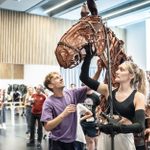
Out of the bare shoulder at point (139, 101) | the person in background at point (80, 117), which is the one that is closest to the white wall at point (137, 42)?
the person in background at point (80, 117)

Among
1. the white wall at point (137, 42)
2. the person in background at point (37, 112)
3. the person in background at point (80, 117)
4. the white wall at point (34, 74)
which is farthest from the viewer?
the white wall at point (137, 42)

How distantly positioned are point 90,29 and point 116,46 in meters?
0.33

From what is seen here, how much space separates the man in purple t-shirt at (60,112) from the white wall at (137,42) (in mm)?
9464

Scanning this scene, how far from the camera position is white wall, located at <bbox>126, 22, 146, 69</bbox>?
12.2 metres

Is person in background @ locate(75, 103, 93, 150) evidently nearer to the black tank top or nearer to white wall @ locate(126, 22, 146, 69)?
the black tank top

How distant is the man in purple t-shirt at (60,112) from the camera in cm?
269

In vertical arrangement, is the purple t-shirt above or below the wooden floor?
--------------------
§ **Problem to work on**: Turn everything from the line containing "How distantly positioned" down to the last line of the records into a Markdown table with the columns Number and Line. Put the row number in Number and the line in Line, and leave out blank lines.

§ **Answer to this task**:
| Number | Line |
|---|---|
| 1 | How distantly positioned are point 90,29 and point 116,46 in meters? |
| 2 | 0.33 |
| 3 | From what is seen here, how much space separates the man in purple t-shirt at (60,112) from the white wall at (137,42) (in mm)? |
| 4 | 9464 |
| 5 | Scanning this scene, how far from the camera position is white wall, located at <bbox>126, 22, 146, 69</bbox>? |
| 6 | 12.2 metres |
| 7 | Is person in background @ locate(75, 103, 93, 150) evidently nearer to the black tank top or nearer to white wall @ locate(126, 22, 146, 69)? |
| 8 | the black tank top |
| 9 | How distant is the man in purple t-shirt at (60,112) from the camera in cm? |
| 10 | 269 |
| 11 | In vertical arrangement, is the purple t-shirt above or below the wooden floor? |